Halep tweeted her disappointment.

“So sad to hear @Wimbledon won’t take place this year,” she said. “Last year’s final will forever be one of the happiest days of my life! But we are going through something bigger than tennis and Wimbledon will be back! And it means I have even longer to look forward to defending my title.”

The decision to scrap the tournament was widely expected, with the world struggling to contain the spread of Covid-19, which has infected more than 840,000 people worldwide and killed over 40,000.

It also prompted the ATP and WTA to cancel the grass court swing in the build-up to Wimbledon, meaning the tennis season will not now recommence until July 13 at the earliest.

Organisers had earlier ruled out playing the Grand Slam behind closed doors and postponing the event would also create its own problems.

Becker plea

Three-time Wimbledon champion Boris Becker on Tuesday pleaded for tournament chiefs to wait longer before making a decision.

“I really hope Wimbledon will wait until the end of April for decision!” he tweeted. “The tourney is first week of July ... patience is a virtue.”

But former women’s world No 1 Amelie Mauresmo, the 2006 women’s champion, said the 2020 season would probably need to be scrapped.

The cancellation of Wimbledon could mean multiple champions Federer, Serena Williams and Venus Williams have played at the All England Club for the final time.

Federer and Serena will be nearly 40 by the time of the 2021 championships and Venus will be 41.

Serena, beaten in the 2019 final by Halep, is stuck on 23 Grand Slam singles titles — agonisingly one away from equalling Margaret Court’s record.

The French Tennis Federation provoked widespread anger with its unilateral decision to move the French Open from its original May 24 start date to begin on September 20.

That puts the start only one week after the planned date of the US Open men’s final.
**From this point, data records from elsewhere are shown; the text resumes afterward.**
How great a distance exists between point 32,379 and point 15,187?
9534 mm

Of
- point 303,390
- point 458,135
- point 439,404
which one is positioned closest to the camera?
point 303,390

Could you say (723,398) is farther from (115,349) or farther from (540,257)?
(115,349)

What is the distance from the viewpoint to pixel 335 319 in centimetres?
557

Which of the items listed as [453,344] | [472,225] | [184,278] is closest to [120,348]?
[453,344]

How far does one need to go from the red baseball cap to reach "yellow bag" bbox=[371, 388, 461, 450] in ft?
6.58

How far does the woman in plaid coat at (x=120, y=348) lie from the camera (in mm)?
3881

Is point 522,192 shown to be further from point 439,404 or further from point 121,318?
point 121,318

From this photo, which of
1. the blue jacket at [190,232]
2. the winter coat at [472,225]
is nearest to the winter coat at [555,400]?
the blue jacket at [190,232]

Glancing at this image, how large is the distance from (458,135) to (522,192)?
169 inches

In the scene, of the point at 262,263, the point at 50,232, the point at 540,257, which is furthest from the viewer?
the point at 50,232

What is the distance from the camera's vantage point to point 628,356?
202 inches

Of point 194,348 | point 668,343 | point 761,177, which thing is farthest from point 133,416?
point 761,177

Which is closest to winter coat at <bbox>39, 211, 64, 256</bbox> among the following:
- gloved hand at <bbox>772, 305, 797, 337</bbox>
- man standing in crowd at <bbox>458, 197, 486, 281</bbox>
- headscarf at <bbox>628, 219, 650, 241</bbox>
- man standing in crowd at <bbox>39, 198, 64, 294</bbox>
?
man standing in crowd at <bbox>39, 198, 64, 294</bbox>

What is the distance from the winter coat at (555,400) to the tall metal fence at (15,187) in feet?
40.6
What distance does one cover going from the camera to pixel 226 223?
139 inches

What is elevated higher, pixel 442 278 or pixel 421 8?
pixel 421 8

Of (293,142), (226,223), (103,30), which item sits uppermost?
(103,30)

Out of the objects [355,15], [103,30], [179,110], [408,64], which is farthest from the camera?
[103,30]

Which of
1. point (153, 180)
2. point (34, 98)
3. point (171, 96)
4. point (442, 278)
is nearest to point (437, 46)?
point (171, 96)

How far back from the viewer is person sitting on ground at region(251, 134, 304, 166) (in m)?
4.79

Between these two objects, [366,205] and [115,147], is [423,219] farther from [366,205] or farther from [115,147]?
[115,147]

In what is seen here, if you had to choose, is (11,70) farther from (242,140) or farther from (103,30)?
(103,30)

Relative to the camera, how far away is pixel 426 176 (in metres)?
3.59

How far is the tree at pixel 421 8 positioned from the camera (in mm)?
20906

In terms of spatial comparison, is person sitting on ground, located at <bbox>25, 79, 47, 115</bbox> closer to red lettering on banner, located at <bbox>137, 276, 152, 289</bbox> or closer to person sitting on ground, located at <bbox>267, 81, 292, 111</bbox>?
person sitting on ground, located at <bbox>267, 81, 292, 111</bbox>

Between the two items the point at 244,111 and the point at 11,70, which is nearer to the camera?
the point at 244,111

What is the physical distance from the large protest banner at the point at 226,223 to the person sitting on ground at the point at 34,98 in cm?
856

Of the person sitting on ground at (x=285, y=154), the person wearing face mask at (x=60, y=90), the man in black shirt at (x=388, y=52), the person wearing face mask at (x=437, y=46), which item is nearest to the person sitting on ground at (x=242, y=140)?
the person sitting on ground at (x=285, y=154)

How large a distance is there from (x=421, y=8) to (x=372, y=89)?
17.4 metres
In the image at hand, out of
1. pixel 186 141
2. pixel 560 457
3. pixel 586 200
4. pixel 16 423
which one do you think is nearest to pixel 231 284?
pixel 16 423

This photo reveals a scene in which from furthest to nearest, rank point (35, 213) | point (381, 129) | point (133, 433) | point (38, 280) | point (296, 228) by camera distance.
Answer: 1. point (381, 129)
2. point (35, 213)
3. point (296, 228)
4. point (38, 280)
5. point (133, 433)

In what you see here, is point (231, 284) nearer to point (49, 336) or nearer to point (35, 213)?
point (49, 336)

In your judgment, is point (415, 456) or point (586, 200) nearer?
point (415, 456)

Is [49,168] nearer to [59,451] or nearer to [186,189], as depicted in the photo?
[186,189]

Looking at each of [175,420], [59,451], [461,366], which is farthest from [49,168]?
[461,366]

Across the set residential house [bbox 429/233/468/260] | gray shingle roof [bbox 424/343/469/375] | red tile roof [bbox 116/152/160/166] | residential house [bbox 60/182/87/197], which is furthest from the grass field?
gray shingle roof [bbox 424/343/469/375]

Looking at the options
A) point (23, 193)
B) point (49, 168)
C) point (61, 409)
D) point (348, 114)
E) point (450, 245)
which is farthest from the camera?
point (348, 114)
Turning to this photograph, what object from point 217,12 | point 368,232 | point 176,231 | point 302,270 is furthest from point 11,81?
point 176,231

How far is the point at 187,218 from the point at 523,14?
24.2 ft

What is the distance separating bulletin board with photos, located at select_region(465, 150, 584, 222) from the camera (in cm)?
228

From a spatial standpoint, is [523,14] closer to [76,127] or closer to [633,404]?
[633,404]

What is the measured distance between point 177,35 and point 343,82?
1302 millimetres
US Open organisers still plan to host the Grand Slam event starting August 31 in New York, the US Tennis Association said on Wednesday in the wake of Wimbledon being cancelled.

Even as indoor courts at the National Tennis centre were being used as a makeshift coronavirus hospital facility, the US Tennis Association said it will monitor the pandemic and alter plans as needed.

“At this time, the USTA still plans to host the US Open as scheduled, and we continue to hone plans to stage the tournament,” the association said. “The USTA is carefully monitoring the rapidly changing environment surrounding the Covid-19 pandemic, and is preparing for all contingencies.”

New York remains the hardest-hit area in the US, turning tennis courts into a hospital zone and the Louis Armstrong Stadium into a meal assembly area for patients, volunteers and area schoolchildren.

The USTA is following the advice of health experts in making its next moves. “We also rely on the USTA’s medical advisory group as well as governmental and security officials to ensure that we have the broadest understanding of this fluid situation,” the USTA said.”